Tsipras deverá adotar também medidas destinadas a flexibilizar o mercado laboral e a liberalizar os setores económicos, agora manietados pela intervenção pública. Estas reformas são imprescindíveis para resolver o principal problema da Grécia, que não é o de uma dívida que vence em prazos cómodos e com umas taxas de juro sustentáveis, mas antes o da incapacidade do país para crescer, criar postos de trabalho e gerar rendimentos fiscais. Mas são as políticas opostas às que elegeram o Syriza e catapultaram o seu líder, após mobilizar milhares de gregos que acreditaram a pés juntos que havia uma maneira diferente de governar o país. Tsipras queria aumentar a proteção legal dos trabalhadores, reforçar a mediação sindical no mercado de trabalho e voltar a estatizar a economia. A capitulação dele deveria desembocar na sua saída do governo. Mas a essência do populismo, neste caso de cariz leninista, é ocupar e manter o poder a todo o custo à espera de que chegue o tempo oportuno para fazer a revolução. A dignidade e a honestidade pessoal são conceitos fluidos e em todo o caso burgueses.
A atitude de firmeza adotada pela UE nas horas finais da negociação é irrepreensível.
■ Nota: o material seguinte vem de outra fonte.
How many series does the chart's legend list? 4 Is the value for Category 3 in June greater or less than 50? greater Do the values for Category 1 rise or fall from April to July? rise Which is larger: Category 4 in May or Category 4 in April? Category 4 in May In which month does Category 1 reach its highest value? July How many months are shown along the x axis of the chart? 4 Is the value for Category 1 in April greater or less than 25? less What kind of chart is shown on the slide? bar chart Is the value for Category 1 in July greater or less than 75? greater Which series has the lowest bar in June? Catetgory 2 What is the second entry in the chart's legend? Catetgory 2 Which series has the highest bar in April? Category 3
Foi feita justiça com aqueles países como os bálticos - mais Eslováquia e Eslovénia -, que depois de se libertarem da ditadura soviética tiveram de sofrer o duplo ajustamento da transição para uma economia de mercado e da estabilização consequente à crise da dívida e que não teriam compreendido um tratamento de favor à Grécia. Na mesma situação encontravam-se a Irlanda e Portugal, que recuperaram depois de cumprir as condições dos seus resgates, com fortes doses de sofrimento e austeridade, ou Espanha, que em troca dos 40 000 milhões de empréstimo empregados no saneamento do sistema bancário teve de aceitar um severo plano de ajustamento fiscal e de reformas graças ao qual encabeça agora o crescimento da zona.
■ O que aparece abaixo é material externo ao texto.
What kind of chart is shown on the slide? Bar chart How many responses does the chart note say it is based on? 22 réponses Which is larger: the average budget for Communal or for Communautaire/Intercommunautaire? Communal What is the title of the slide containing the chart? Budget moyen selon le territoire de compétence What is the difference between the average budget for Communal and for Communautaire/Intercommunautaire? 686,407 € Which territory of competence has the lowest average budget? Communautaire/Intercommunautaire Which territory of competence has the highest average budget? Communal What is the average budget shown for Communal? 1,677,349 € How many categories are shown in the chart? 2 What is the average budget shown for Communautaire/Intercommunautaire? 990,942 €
Não há dúvida de que o medo de uma saída do euro, que teria acarretado a falência do sistema de pensões e da Segurança Social, além de um empobrecimento intenso com uma desvalorização intensa do novo meio de pagamento a que estava destinado o país, fez mossa no ânimo de Tsipras. Mas resta saber como se desenrolarão os acontecimentos nos próximos dias. O Syriza ganhou as eleições com o argumento, abençoado pelos gregos, de que existe uma política alternativa que passa por pôr fim à austeridade e estatizar a economia. Nos últimos meses voltou a contratar uma boa parte dos funcionários despedidos por Samaras, pôs de novo a funcionar a televisão pública e não adotou uma única medida para diminuir uma despesa pública que tem um peso sobre o PIB muito superior à média da UE, nem para acabar com o Estado clientelar e corrupto que impede o desenvolvimento do setor privado. As tarefas que há pela frente para ativar a economia grega, massacrada por Tsipras durante estes seis meses, são colossais. Mas a experiência grega terá valido a pena se passar claramente a mensagem de que as políticas populistas não têm lugar na União. Alguns observadores divergem. Pensam que a humilhação infligida por Merkel exacerbará a desafeição pela união monetária e avivará o apoio aos movimentos alternativos. Eu penso o contrário. Creio que a derrota de Tsipras é um aviso à navegação que postula políticas semelhantes na Europa, como é o caso do Podemos em Espanha, e daqueles que as apoiam com a ideia de que esse apoio não tem um preço a pagar. Está visto que não é verdade.